> _Objective_:
Show every line of the items below that contains the word "feather", treating case as significant.
--- START OF Given data ---
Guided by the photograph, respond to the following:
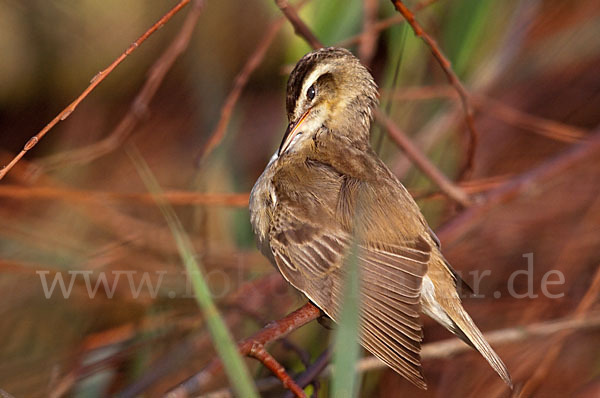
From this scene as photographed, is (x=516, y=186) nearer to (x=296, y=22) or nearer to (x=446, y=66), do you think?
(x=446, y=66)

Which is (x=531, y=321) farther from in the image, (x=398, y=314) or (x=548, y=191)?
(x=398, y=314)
--- END OF Given data ---
--- START OF Given data ---
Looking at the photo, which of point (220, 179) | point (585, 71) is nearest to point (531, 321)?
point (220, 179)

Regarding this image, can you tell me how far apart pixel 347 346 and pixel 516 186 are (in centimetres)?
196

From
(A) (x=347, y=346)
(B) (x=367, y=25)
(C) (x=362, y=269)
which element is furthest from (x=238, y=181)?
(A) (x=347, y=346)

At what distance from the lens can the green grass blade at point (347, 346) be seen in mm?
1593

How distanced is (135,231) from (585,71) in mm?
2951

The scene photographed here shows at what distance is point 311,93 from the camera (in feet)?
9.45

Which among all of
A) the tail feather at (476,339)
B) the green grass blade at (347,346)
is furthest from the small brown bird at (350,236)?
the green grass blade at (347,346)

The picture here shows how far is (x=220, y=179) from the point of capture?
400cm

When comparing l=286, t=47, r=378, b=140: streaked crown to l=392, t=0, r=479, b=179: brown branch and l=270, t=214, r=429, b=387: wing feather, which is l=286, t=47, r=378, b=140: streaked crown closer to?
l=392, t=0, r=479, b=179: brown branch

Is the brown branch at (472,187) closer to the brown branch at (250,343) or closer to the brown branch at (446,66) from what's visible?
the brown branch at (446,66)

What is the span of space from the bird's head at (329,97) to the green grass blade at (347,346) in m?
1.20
--- END OF Given data ---
> _Exercise solution_:
A) the tail feather at (476,339)
When comparing l=286, t=47, r=378, b=140: streaked crown to l=392, t=0, r=479, b=179: brown branch and l=270, t=214, r=429, b=387: wing feather, which is l=286, t=47, r=378, b=140: streaked crown closer to?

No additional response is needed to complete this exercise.